Теперь его мечта сбылась. Сполна. Теперь он весьма преуспевающий президент международной компании. Он стал республиканцем, хотя обычно голосовал за демократов, он посещает епископальную церковь, хотя временами в памяти всплывает латынь времен его детства, когда он мальчиком прислуживал в алтаре. Он член всех положенных по статусу клубов, хотя втайне считал, например, гольф скучнейшим занятием.

Но не способный вписаться в новую социальную среду, он остался тем же, кем и был, - трудягой, всегда готовым пойти на риск.

И последнее, но определенно не самое маловажное: теперь он женат на самой сексуальной и ошеломляюще красивой женщине из сказочного мира высшей знати. Так почему, черт возьми, он чувствует себя так, будто что-то утратил? Наверное, потому, что теперь он знает: его жена из высшего общества оказалась банальной магазинной воровкой.

- Мы должны разобраться с этим, Памела.

- Тебе станет легче, если я скажу, что ужасно сожалею? - Голос ее звучал низко и гортанно, так она обычно говорила в спальне. - И что это никогда-никогда не повторится? - Она приложила ладонь к его щеке. - Это была просто одна из моих сумасшедших выходок. - Ее простодушные глаза были широко распахнуты. - А ты ведь знаешь, что сопротивляться им совершенно бесполезно. Пожалуйста, не сердись на меня. Сегодня я сделаю для тебя все, мой любимый, чтобы помириться. - Затаив дыхание, она провела кончиком языка по верхней губе, красной и блестящей, и мгновенно заставила Редклиффа вспомнить утро. Воспоминание о невероятных вещах, которые она проделывала с помощью этого розового язычка, наполнило его томящей тяжестью. - Абсолютно все.

Она умела обращаться с ним, используя секс для достижения желаемого. Но, даже понимая это, он не мог унять вожделения.

Прочитав в глазах мужа обреченное согласие, Памела поставила бокал на столик и начала томно раздеваться, демонстрируя такое искусство соблазна, которому позавидовали бы ведущие исполнительницы стриптиза в Фоли-Бержер.

Зрачки ее глаз расширились от нарастающего желания и сознания греховности.
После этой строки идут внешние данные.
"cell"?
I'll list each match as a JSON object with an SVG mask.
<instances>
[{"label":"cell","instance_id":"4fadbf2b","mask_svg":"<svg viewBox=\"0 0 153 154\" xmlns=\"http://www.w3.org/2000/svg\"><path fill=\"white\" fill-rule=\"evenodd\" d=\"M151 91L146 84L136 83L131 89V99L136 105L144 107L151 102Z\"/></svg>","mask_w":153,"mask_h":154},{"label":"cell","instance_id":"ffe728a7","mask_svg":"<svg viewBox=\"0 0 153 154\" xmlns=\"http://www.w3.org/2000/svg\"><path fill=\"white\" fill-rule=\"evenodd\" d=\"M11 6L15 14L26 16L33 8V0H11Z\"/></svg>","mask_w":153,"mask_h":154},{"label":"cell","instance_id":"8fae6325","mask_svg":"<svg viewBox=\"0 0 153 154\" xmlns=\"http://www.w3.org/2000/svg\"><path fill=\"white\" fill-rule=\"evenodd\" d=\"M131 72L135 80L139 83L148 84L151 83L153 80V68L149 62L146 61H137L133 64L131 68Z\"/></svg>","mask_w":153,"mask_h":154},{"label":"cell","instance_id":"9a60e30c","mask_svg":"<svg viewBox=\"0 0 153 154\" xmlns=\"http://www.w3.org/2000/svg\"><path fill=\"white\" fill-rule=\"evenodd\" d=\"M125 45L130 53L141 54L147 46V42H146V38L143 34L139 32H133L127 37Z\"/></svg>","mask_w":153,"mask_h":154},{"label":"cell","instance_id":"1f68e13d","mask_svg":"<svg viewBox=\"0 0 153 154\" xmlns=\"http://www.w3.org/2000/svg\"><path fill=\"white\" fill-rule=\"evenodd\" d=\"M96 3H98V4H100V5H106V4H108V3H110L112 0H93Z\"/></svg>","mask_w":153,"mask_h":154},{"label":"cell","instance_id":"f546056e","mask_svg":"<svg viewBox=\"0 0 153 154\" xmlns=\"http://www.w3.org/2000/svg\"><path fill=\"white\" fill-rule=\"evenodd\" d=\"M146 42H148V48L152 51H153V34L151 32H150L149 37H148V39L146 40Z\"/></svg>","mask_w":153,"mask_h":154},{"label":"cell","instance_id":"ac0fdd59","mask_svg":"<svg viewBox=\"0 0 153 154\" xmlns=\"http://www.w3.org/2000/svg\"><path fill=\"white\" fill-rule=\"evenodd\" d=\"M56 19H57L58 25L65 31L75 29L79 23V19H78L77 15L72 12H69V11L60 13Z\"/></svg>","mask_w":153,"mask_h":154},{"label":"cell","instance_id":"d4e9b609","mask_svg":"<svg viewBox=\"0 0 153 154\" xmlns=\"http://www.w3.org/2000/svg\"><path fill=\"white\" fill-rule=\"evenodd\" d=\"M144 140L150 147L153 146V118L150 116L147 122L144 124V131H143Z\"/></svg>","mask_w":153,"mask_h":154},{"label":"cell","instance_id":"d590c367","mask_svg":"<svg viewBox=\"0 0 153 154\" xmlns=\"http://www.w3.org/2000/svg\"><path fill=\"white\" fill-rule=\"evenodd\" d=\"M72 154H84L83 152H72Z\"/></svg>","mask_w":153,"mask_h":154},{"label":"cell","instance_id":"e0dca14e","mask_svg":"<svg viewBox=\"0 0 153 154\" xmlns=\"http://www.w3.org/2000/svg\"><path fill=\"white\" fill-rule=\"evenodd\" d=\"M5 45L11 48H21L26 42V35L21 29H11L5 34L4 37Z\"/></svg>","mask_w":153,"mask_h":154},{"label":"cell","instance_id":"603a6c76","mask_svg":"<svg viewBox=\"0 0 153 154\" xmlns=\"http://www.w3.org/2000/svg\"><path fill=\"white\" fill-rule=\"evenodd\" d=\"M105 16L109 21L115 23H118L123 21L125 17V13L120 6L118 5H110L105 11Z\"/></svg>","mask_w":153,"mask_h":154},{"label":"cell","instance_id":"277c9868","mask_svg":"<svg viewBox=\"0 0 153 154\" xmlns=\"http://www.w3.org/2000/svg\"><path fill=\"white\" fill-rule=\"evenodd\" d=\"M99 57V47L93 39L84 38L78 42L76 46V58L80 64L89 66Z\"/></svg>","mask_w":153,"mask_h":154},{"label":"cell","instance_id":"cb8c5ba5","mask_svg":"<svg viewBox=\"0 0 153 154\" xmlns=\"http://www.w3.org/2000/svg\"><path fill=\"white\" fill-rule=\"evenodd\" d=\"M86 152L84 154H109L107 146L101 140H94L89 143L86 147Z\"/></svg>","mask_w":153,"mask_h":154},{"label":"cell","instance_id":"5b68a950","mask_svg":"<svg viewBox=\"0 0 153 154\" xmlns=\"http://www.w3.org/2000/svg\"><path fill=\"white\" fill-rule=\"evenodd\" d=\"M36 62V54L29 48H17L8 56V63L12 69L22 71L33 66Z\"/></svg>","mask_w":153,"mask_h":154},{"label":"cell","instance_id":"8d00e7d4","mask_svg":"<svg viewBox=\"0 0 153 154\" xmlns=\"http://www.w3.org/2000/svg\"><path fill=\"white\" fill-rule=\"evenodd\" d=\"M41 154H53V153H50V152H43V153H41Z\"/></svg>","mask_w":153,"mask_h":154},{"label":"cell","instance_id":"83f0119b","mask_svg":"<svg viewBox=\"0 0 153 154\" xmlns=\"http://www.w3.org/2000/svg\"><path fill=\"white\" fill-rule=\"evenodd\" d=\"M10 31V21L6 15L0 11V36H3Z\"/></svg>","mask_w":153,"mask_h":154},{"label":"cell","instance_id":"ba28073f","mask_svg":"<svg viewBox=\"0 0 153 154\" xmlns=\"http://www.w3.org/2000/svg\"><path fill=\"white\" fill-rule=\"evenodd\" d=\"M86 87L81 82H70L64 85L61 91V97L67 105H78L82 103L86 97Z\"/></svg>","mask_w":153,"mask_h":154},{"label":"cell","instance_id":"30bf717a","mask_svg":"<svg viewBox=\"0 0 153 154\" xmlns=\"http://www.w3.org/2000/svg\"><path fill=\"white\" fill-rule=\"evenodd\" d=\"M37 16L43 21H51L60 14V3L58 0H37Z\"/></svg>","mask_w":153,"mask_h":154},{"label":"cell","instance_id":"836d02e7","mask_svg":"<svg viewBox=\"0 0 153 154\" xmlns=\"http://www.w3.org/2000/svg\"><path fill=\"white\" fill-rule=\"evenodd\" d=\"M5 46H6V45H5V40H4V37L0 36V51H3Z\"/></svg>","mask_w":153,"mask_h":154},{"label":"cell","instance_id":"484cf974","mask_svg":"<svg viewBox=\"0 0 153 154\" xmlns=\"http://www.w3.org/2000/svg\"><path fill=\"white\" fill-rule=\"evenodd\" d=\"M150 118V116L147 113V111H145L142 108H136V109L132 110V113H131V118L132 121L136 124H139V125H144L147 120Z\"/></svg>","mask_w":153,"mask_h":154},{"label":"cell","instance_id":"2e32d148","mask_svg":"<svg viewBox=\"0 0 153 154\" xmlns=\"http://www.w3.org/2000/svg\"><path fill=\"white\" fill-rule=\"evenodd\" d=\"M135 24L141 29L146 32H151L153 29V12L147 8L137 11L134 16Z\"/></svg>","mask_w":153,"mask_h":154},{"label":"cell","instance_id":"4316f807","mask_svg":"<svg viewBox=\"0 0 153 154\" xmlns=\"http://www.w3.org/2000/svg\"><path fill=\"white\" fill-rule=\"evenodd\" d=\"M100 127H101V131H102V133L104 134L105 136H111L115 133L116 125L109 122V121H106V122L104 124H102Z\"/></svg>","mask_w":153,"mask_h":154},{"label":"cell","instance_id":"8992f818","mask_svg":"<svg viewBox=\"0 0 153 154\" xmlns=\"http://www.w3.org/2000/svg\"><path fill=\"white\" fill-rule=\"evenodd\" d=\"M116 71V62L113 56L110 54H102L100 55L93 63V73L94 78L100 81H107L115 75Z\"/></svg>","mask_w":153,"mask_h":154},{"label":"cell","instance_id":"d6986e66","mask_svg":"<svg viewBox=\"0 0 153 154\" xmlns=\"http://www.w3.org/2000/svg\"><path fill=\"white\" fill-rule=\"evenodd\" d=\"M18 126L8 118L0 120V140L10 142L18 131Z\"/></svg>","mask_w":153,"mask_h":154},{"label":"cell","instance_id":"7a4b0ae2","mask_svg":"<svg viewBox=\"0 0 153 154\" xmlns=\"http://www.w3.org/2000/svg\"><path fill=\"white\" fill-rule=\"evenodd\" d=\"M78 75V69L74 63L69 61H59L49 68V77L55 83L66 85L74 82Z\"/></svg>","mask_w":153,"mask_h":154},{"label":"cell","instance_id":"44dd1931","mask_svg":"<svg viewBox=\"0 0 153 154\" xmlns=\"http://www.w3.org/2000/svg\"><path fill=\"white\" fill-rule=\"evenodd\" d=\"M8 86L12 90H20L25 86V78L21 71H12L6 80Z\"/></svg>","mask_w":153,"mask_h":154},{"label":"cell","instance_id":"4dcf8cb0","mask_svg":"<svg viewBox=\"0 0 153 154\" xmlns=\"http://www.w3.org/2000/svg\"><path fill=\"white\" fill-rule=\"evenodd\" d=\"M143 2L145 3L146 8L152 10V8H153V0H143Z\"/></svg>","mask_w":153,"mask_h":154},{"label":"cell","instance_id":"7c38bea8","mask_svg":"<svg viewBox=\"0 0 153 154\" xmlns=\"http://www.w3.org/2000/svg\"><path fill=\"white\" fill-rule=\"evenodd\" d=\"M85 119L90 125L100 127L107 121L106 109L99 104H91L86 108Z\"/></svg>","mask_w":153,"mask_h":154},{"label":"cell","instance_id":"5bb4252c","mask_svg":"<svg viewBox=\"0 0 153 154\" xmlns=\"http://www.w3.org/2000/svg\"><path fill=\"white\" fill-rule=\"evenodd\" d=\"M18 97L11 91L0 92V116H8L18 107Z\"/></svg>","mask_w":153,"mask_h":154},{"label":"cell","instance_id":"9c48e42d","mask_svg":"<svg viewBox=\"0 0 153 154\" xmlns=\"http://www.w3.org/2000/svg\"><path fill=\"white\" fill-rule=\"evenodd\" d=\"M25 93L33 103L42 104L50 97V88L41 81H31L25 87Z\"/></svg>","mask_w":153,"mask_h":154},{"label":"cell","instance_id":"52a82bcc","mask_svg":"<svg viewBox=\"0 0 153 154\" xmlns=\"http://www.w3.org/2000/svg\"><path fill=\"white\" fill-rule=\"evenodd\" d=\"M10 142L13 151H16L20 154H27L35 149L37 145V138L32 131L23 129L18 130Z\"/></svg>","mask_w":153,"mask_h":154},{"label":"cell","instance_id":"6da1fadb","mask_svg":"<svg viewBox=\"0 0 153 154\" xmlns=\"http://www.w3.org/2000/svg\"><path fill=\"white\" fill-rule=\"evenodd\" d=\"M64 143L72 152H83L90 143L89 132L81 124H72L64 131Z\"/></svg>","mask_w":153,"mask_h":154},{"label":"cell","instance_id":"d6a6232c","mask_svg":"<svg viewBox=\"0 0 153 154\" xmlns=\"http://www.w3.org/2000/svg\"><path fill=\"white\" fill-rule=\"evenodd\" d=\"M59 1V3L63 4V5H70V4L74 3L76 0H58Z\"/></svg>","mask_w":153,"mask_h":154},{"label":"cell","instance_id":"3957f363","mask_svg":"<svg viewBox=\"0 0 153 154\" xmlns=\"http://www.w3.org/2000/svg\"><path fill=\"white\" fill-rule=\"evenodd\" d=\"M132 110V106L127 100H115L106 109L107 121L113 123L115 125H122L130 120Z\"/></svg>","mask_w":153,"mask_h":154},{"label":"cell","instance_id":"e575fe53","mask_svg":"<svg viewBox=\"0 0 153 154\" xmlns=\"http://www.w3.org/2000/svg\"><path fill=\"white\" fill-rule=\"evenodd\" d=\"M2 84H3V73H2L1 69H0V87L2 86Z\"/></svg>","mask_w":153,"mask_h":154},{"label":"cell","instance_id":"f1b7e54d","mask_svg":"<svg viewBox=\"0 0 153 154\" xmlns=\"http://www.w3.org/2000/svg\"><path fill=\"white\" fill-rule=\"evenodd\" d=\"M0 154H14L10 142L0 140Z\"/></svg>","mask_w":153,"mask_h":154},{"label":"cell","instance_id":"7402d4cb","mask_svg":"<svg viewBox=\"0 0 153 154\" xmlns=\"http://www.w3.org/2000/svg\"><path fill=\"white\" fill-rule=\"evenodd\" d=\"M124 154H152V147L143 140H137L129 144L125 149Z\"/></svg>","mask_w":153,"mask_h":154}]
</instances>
Она медленно расстегнула шелковое платье, и оно, скользнув по телу, опустилось к ее ногам, словно черный лепесток упал на голубой ковер. Ажурный лифчик она сбросила одним движением плеч, обнажив полные, как спелые плоды, груди. Затвердевшие от желания соски ярко выделялись на белоснежной коже. Она улыбнулась ему. Теперь на ней оставались только фривольный пояс с подвязками, черные чулки с кружевным верхом и туфли на невероятно высоких каблуках. Она стояла перед ним, похожая на воплощенное чудо женского совершенства. Когда она освободилась от последнего предмета из атласа и кружев, тело Редклиффа вибрировало от вожделения. Любовная схватка была, как всегда, жаркой и неистовой, но короткой. И впервые за все время их встреч в ту ночь заключительная часть схватки не принесла Редклиффу полного удовлетворения.